## [Text]
Tim Ferriss has a famous quote that I’ll paraphrase here:

“Your success is proportional to the number of uncomfortable conversations you’re willing to have.”

Fundamentally true, but our work in executive search has revealed a huge caveat:

It’s not enough to HAVE the conversations. 

It’s about HOW you have them. 

I can tell everything I need to know about a person based on HOW they navigate uncomfortable conversations.

As an example, let’s use the hiring process:

Any high performer can interview well, demonstrate skills, show beautiful portfolios, smile, be likable, fit in with the team, get the offer. Those are the easy parts. 

The difficult conversations come next:

The offer comes in slightly lower than you’d hoped. You’ve got a kid with special needs which will affect your relocation requirement. You have a non-compete that you forgot to mention. Another company made you an offer the same day. 

These things can be stressful, and most people approach stress sideways. Let the offer sit, email over a few vague negotiation points, come back the next day with a few more, buy some time, be hard to reach, and ultimately fail miserably… and genuinely not realize they’re doing anything wrong. 

When the offer letter hits your inbox, a countdown begins. Your quality of character is now on full display. Here’s how to demonstrate your exceptionality and get what you want:

GET SERIOUS

Unless you’re not serious. If you’re not, gracefully decline.

If you are serious, recognize that the offer stage is a very specific stage. 

It is not the time to casually mention that you've been secretly shopping multiple offers against each other, question the company’s 5 year growth plan, or say anything else that you should have said weeks ago.  

Your behavior at this stage is a preview of how you’ll behave after joining the company. 

ORGANIZE YOURSELF

You might scan the offer and see 6-7 things that you’re not 100% excited about. 

Your mission is to identify the top 2-3 and prioritize them, because a compensation gap is not on the same level of importance as a typo on your middle name.

KEEP IT UPBEAT

“I’m excited about this, and I think we’re close. If we can get that number to X, I’m ready to sign today.”

## [Your assignment]
According to the article on handling job offers, what is your behavior at the offer stage a preview of?

## [Given records]
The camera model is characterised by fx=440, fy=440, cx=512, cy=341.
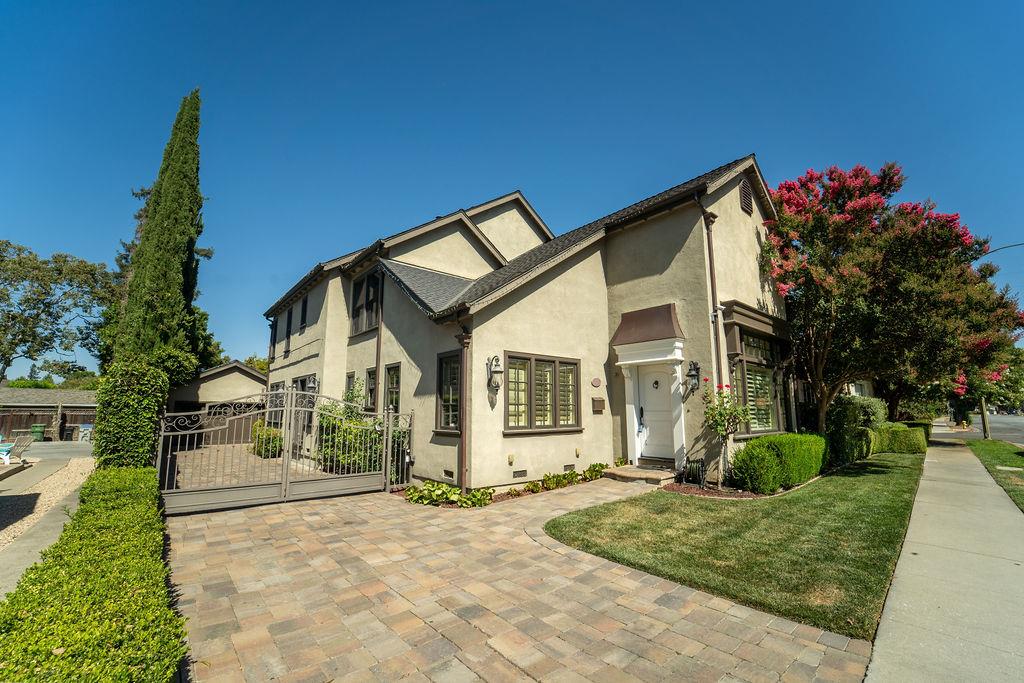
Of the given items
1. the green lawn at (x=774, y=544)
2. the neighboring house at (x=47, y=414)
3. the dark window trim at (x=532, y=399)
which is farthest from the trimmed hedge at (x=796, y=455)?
the neighboring house at (x=47, y=414)

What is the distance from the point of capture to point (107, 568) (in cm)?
357

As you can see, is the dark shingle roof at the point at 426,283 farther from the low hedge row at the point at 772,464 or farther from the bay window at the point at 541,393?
the low hedge row at the point at 772,464

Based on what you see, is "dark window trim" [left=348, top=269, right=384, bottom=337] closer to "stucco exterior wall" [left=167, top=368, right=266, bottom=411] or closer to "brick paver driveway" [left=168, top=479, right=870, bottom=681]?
"brick paver driveway" [left=168, top=479, right=870, bottom=681]

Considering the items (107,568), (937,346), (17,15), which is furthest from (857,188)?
(17,15)

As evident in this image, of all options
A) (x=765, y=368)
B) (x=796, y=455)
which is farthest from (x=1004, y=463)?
(x=796, y=455)

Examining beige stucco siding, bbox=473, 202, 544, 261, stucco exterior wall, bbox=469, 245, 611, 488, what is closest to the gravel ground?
stucco exterior wall, bbox=469, 245, 611, 488

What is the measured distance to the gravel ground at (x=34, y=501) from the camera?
24.8ft

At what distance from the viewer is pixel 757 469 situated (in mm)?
9086

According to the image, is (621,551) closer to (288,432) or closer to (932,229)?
(288,432)

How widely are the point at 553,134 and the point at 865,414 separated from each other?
15.7 meters

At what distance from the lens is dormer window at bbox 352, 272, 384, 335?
14.0m

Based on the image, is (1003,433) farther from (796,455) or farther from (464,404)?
(464,404)

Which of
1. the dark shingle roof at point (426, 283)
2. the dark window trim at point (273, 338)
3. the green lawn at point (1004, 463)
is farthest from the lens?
the dark window trim at point (273, 338)

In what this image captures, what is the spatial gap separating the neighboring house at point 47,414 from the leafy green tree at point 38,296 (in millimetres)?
9506
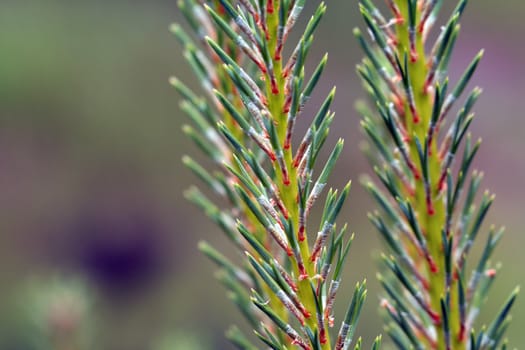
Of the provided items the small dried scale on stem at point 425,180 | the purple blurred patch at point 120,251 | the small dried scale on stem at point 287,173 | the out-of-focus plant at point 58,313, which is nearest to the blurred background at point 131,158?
the purple blurred patch at point 120,251

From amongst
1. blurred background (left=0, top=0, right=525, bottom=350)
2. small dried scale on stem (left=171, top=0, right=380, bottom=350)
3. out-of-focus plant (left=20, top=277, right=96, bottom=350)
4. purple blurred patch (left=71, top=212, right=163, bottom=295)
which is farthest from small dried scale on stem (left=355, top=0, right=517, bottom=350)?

## [Finished task]
It is a preview of how you'll behave after joining the company.